WHAT IS NEEDED
Could you copy the records below exactly, leaving out any pictures?

Short descriptive text snippets

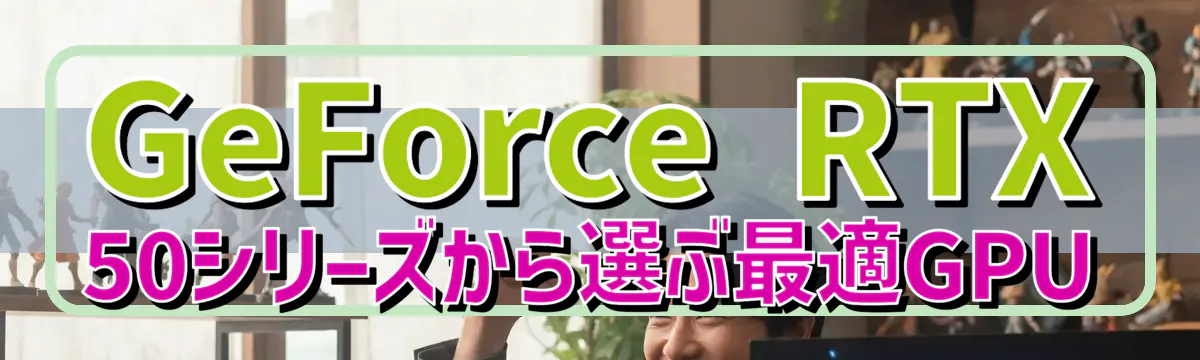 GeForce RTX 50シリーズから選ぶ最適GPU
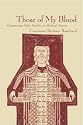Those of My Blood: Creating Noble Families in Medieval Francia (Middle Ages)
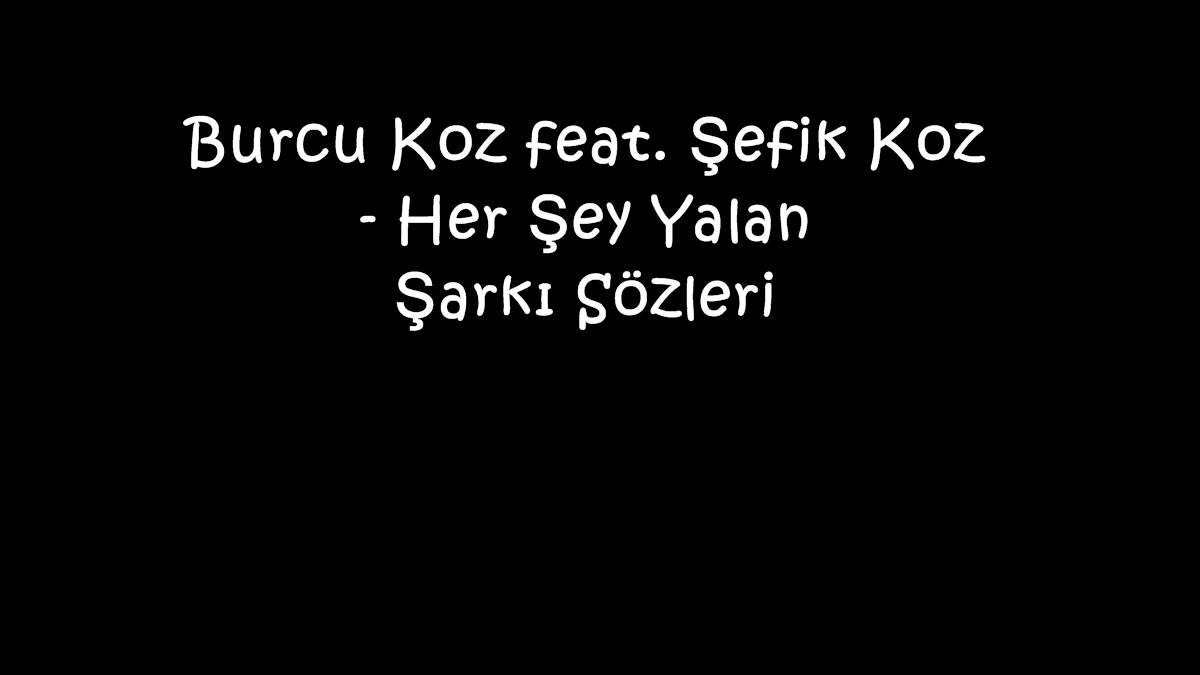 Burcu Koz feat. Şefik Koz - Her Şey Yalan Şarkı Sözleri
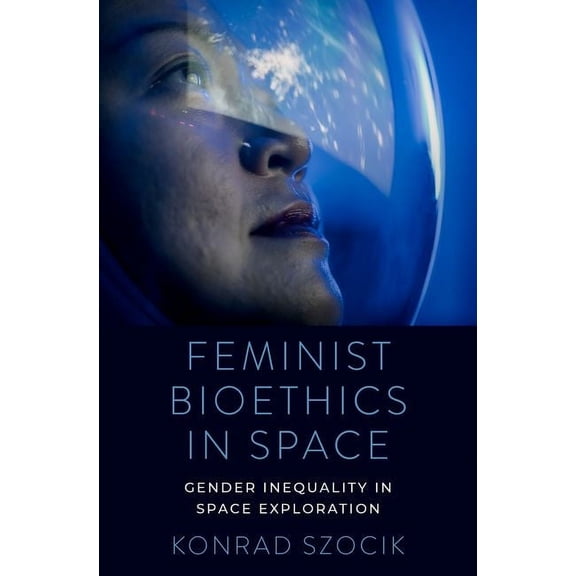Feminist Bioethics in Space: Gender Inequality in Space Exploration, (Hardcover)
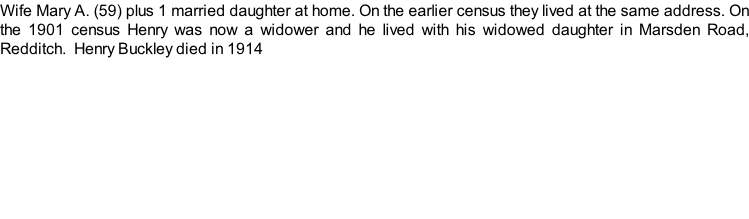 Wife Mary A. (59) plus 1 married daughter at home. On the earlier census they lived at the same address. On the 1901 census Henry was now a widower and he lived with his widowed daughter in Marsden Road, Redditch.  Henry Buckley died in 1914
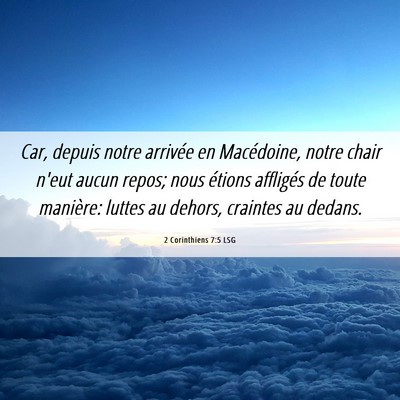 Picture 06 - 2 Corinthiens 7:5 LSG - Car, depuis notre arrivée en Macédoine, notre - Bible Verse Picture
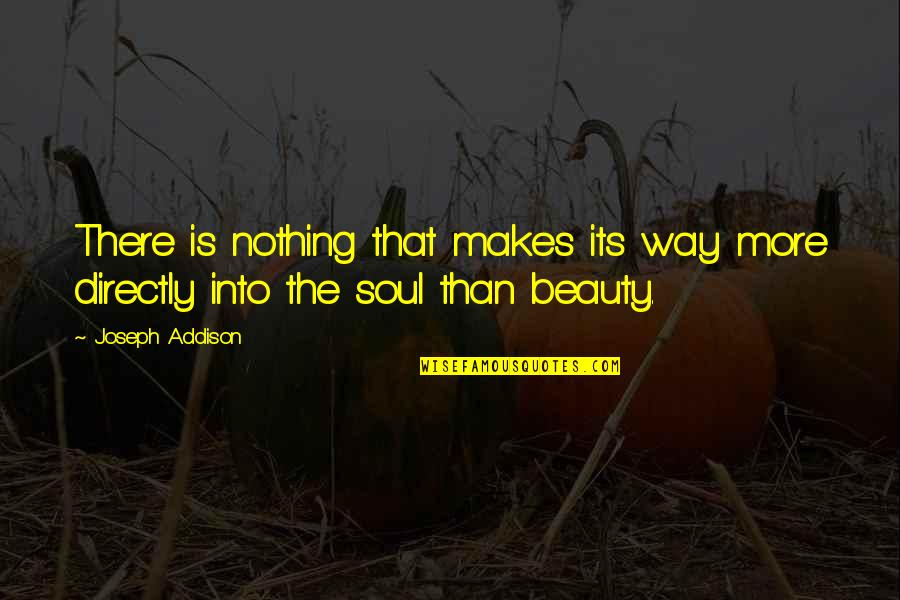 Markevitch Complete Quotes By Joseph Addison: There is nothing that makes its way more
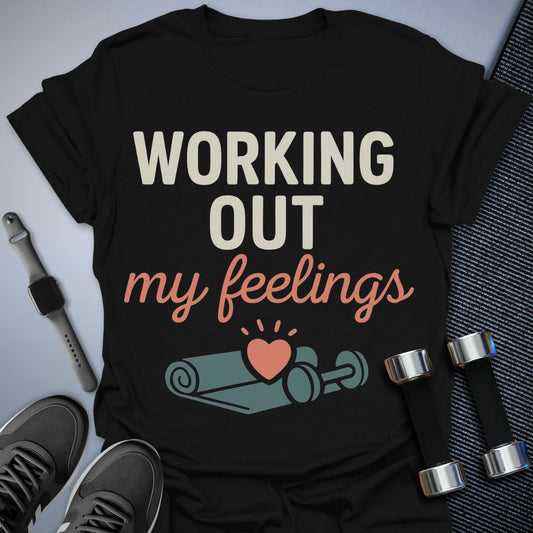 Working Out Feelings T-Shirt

WRITTEN ANSWER
 GeForce RTX 50シリーズから選ぶ最適GPU
Those of My Blood: Creating Noble Families in Medieval Francia (Middle Ages)
 Burcu Koz feat. Şefik Koz - Her Şey Yalan Şarkı Sözleri
Feminist Bioethics in Space: Gender Inequality in Space Exploration, (Hardcover)
 Wife Mary A. (59) plus 1 married daughter at home. On the earlier census they lived at the same address. On the 1901 census Henry was now a widower and he lived with his widowed daughter in Marsden Road, Redditch.  Henry Buckley died in 1914
 Picture 06 - 2 Corinthiens 7:5 LSG - Car, depuis notre arrivée en Macédoine, notre - Bible Verse Picture
 Markevitch Complete Quotes By Joseph Addison: There is nothing that makes its way more
 Working Out Feelings T-Shirt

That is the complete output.